Picture this: you’re driving by yourself from Italy to Amsterdam. You have no music, and the radio isn’t working (gasp!). What should you do?
A) Drive in silence. 12 hours isn’t so bad.
B) Listen to music IN YOUR MIND. That’ll work, right?
C) Start brainstorming ideas for your next album by singing into your phone.
For singer and guitarist, Lizzy Ellison, the answer was C. The result will soon be heard on Cardioid’s second album release, which Ellison wrote mostly on a recent, music-less road trip in Europe. Formerly of Portland-based group, Radiation City, Ellison first started working on her own project, Cardioid, in summer of 2014, teaming up with drummer and producer (and former member of Unknown Mortal Orchestra), Riley Geare. Together, the two created their first release, the dreamy rock of this year's Parts Dept., a genre-spanning album inspired by different eras that covers the universal theme of love, relationships, and learning to be yourself.
We chatted with Ellison about the record’s genre-spanning sound, when her best ideas usually come to her and how she knows when a song is complete.
Marmoset: Can you tell us a little bit about Cardioid and how it started?
Lizzy Ellison: In the summer of 2014, I had started to write stuff on guitar.
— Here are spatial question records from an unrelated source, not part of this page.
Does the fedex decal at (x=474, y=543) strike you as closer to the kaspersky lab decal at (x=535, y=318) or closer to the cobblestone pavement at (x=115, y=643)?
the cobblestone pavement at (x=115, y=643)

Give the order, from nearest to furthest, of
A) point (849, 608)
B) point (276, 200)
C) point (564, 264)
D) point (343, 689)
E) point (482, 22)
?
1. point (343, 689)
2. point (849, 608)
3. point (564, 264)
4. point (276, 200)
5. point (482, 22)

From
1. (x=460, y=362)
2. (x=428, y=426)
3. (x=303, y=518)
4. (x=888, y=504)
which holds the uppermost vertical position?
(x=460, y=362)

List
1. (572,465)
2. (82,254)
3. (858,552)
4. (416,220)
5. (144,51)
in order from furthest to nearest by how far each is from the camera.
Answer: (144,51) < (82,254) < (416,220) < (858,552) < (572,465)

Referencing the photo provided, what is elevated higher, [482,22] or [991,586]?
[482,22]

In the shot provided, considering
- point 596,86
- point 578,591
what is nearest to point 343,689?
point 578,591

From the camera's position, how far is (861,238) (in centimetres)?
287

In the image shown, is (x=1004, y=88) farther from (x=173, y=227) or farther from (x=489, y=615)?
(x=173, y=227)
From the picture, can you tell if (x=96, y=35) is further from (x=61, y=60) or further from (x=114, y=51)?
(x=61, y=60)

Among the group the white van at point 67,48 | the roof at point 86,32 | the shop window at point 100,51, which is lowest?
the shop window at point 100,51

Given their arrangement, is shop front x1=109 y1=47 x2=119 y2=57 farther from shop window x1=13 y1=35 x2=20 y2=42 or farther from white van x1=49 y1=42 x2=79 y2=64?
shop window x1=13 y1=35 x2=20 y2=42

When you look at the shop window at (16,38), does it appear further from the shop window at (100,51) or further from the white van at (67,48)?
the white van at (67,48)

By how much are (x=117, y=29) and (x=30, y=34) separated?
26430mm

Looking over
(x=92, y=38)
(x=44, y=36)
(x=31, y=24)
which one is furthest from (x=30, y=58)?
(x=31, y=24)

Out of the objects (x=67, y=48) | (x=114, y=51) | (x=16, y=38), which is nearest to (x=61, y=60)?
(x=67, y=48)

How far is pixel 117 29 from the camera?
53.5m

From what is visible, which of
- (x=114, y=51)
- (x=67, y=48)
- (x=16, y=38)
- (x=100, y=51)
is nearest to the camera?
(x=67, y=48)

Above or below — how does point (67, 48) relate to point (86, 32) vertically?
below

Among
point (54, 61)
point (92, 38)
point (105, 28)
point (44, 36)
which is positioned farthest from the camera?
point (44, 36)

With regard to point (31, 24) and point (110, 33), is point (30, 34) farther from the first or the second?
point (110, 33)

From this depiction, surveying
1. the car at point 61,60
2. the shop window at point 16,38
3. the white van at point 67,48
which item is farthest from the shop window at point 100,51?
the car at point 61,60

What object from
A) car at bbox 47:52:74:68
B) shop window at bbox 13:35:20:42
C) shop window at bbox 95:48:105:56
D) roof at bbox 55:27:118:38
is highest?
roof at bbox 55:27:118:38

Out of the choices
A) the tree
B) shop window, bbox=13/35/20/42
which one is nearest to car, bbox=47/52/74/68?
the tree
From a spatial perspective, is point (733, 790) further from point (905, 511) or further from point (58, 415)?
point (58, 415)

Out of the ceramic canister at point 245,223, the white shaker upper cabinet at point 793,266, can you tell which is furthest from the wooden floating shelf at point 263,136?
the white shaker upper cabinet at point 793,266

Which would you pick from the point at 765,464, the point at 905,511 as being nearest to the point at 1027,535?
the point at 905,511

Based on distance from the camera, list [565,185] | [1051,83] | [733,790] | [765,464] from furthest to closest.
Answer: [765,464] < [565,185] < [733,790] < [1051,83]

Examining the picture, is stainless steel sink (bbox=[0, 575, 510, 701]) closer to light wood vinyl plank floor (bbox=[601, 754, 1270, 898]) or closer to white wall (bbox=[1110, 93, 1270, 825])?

Stuff happening within the band allowed me to have some time to have to myself, and I approached Riley about helping me out with recording them. They were super bare ideas and I truly did not know how to play guitar at the time so it was very arduous, but we got the nine songs demoed out. Shortly thereafter I stopped working with him and we got back into Radiation City-land and forgot about it.
And then, last summer I got back from our European tour and approached Riley again and said, "Hey, I really want to get back into this and I've been playing more guitar. I feel a little bit more equipped" and we listened to the stuff that we had done two years prior and he was like, "I think we can use all of this." So we basically just built off of all of those demos and then throughout the next four or five months fine tuned things, got it mastered and then Radiation City broke up and I decided to put the record out a couple months later, just to have a piece of art that I had made on my own.
It sounds like you and Riley of you collaborate together pretty well. What does a successful collaboration look like to you?
Well, I think that with the previous project it was like, how can we write together in a democratic way where everybody feels like their voices are being heard and ideas are being executed? It's really hard to do that when everybody's really good at songwriting, because inevitably somebody's idea gets lost in the shuffle. With this project, I wanted to work with Riley more in a engineer/producer role. He played drums on all the stuff and any guitar stuff that I wasn't great at, he would do. But, I think that any collaborative process for musicians or artists really can vary depending on what you want and in this case, I wanted someone to just be able to hear my ideas without it being overly critical. More in a matter of fact way like, "Well, why don't you try playing it like this." Especially because I didn't really know what I was doing with the guitar.
I do all of the song writing and he lends an ear for a more...I don't want to say doubtful, but just how to expand on an idea without totally changing it. I think that's why it works with us.
Your album, Parts Dept., spans a lot of different genres, but overall it's really cohesive and fun to listen to. Can you talk about the decision to touch on different genres or where that came from?
When I started writing it, I had no concept that it would even be a record. But, eventually I was like, every song is sort of about the same thing: being in a relationship, trying to figure out how that works, who you are within that, and I thought, I like the idea that every song came from a genre but it all said the same thing, and being able to highlight that no matter what type of music you're playing and the message can still resonate equally.
What is one lyric that people might have missed on the album or not like hear on the first time that you wish everyone would hear?
On “Rainbow Road” the hook is, "You got me where you want me, too much can make you happy / We made the days grow longer, push up the front, be merry" and I think because the song is pretty solemn, you might not get the sort of...not sarcasm, but it's like, "Oh this is too good, push it away." "Oh, this is making me feel too happy, it's too good to be true." I think that we don't give ourselves enough credit when it comes to being happy and how important it is to embrace that when we do find it.
When do your best ideas usually hit you?
When I'm driving. A lot of this new record that we're working on came while I was...after Radiation City had toured in Europe last year, I decided to stay. I rented a car in Amsterdam and drove down to Italy. A friend was with me so that was more like travel fun times. And then when I dropped him off at the airport in Italy, I drove back to Amsterdam, which is a 12 hour drive. I don't have music on my phone, and the radio was hard to understand because it was in different languages, so I just set up my phone Bluetooth to the car and if I had ideas, I would just sing into the car and it would record it. So for 12 hours basically, that's what I did. I got lost in Switzerland, probably because I wasn't paying attention while I was singing.
How do you know when a song is complete?
I have to be able to listen to the whole thing and feel moved the entire way. It's almost like a gauge that goes off. If it's riding high the whole time, then it's good. If it's riding high and then all of a sudden it gets to the bridge and it's not pulling me in anymore, then I'll work on the bridge until it gets on the same level as everything else. Or if there's a word that feels out of place, I'll fix that.
For me, it has to feel like whatever the message is, is conveyed through whatever chords I'm playing, through the atmosphere and just through the overall vibe of the song. And, so it could be super stripped down and minimal but still feel finished.